(MATERIAL PROVIDED):

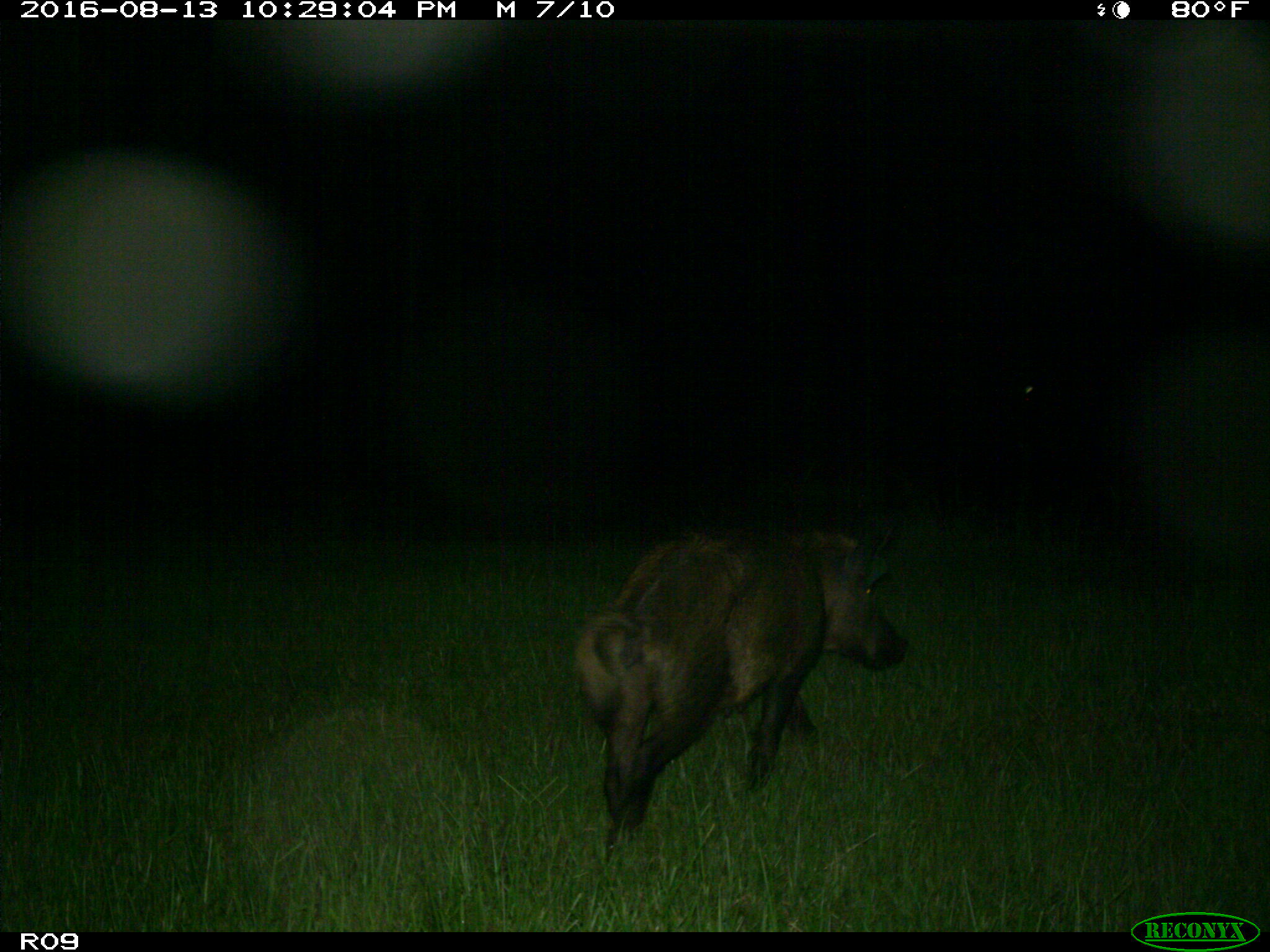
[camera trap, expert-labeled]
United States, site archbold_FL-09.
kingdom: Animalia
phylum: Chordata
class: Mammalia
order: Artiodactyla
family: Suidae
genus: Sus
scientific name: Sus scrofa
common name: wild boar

* * *

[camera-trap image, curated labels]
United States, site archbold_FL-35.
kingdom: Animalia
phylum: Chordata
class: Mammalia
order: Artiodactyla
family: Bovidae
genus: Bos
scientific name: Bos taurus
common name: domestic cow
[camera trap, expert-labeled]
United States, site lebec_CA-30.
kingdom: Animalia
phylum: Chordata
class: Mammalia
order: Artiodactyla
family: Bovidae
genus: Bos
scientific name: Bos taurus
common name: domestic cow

---

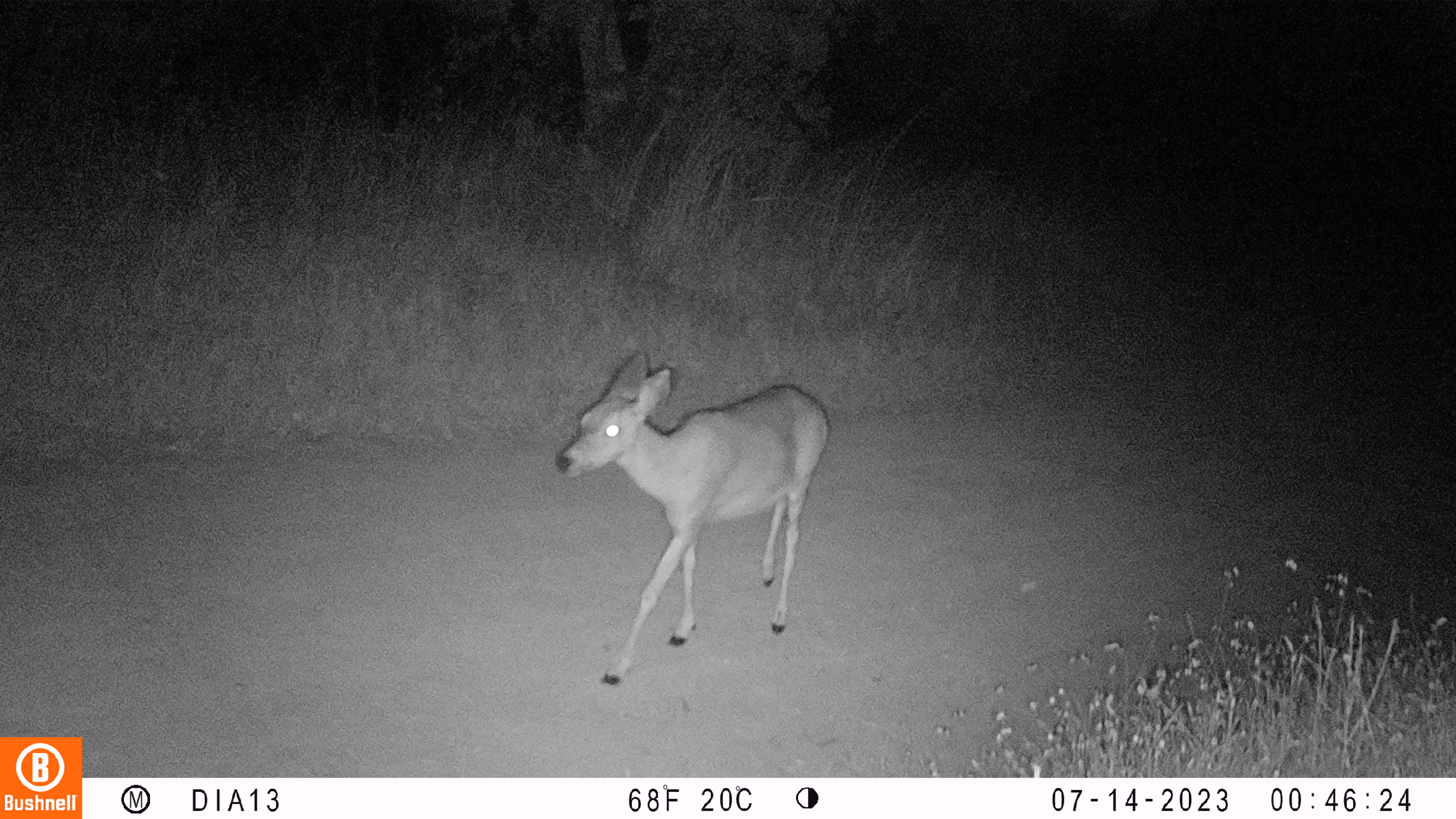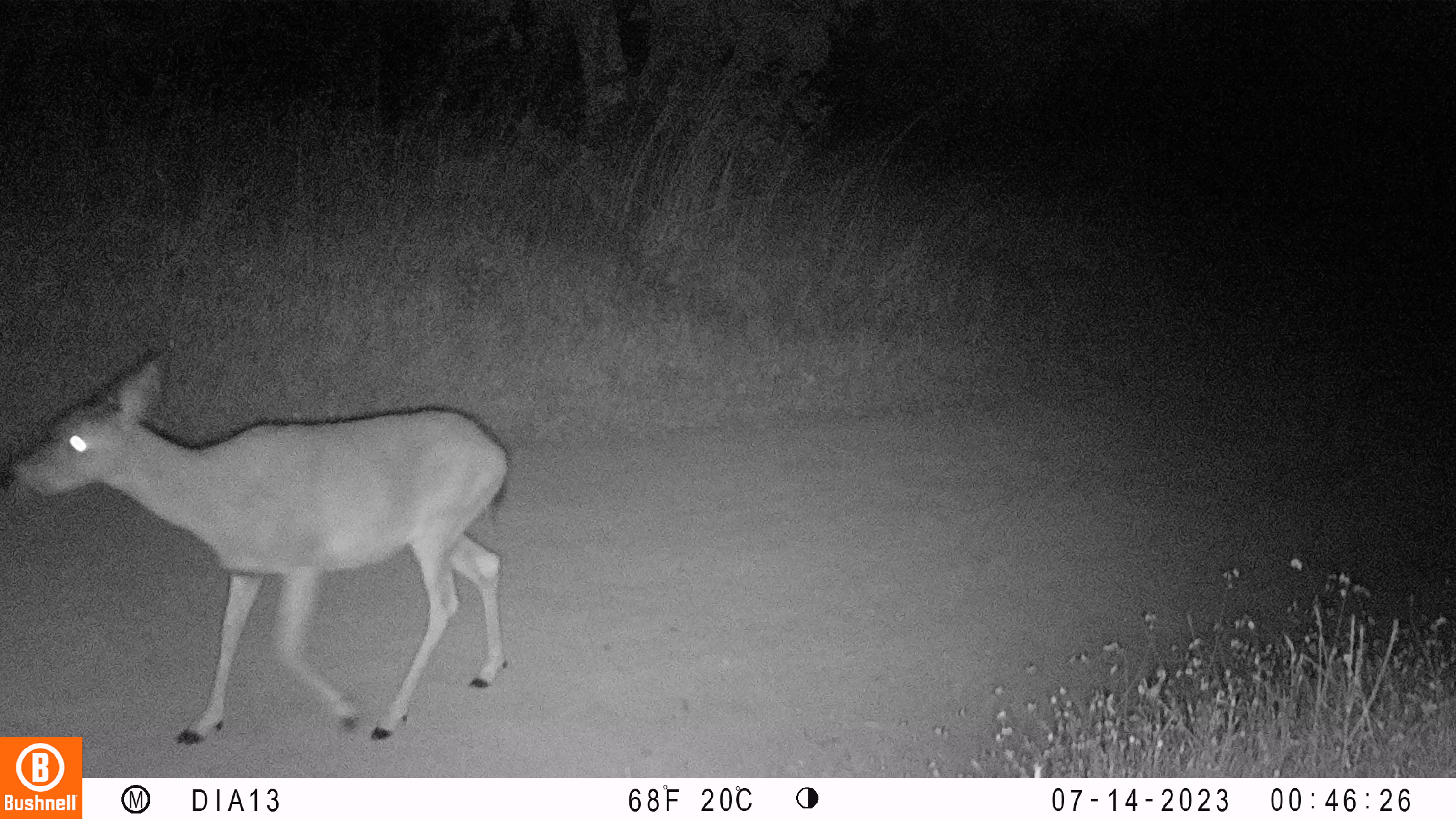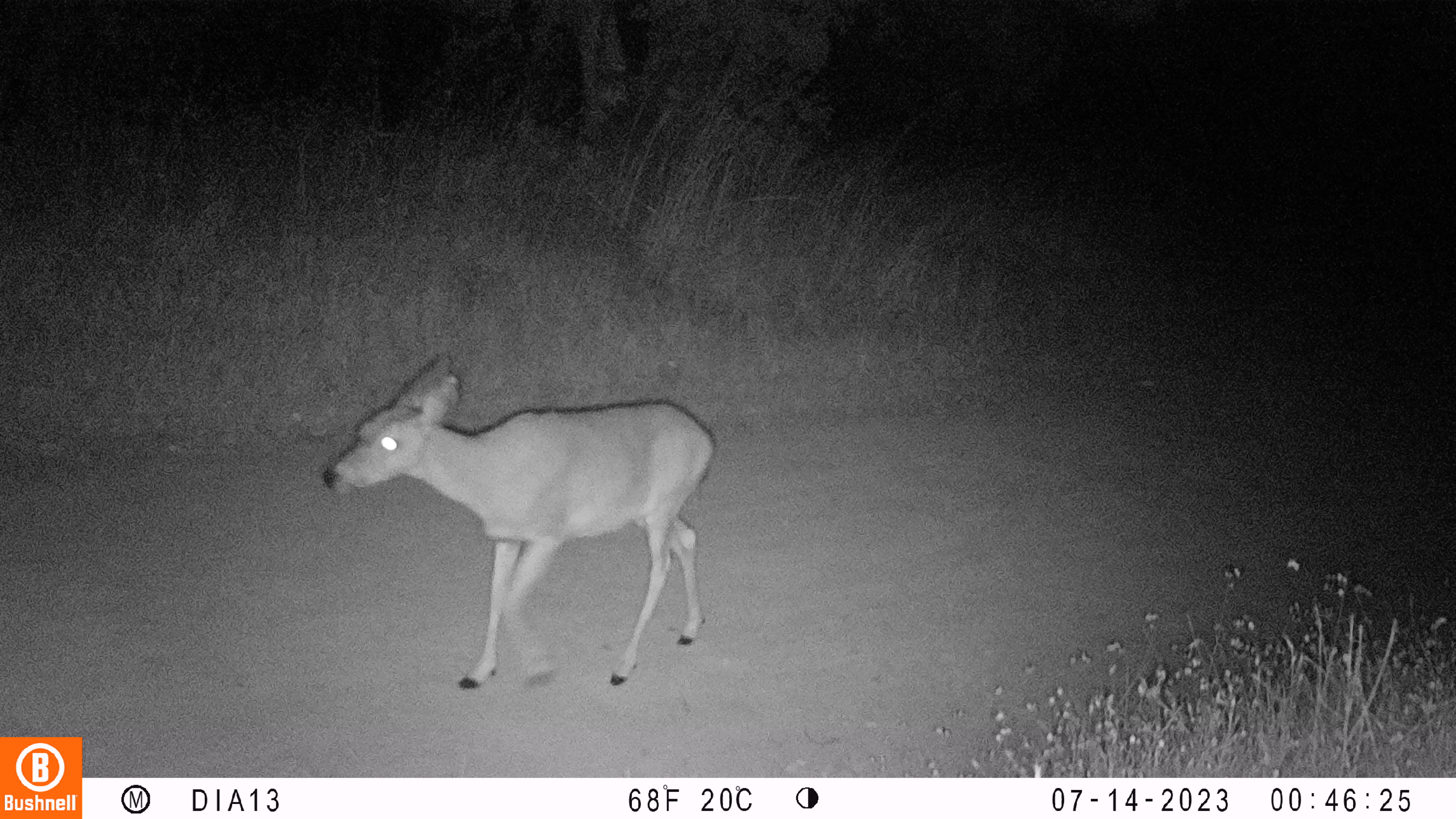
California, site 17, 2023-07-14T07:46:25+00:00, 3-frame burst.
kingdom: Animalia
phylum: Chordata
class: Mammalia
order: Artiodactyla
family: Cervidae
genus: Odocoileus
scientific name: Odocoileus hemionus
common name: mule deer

(WHAT IS BEING ASKED): This task calls for each line of the material that contains "States".

(OUTPUT OF THE TASK):
United States, site archbold_FL-09.
United States, site archbold_FL-35.
United States, site lebec_CA-30.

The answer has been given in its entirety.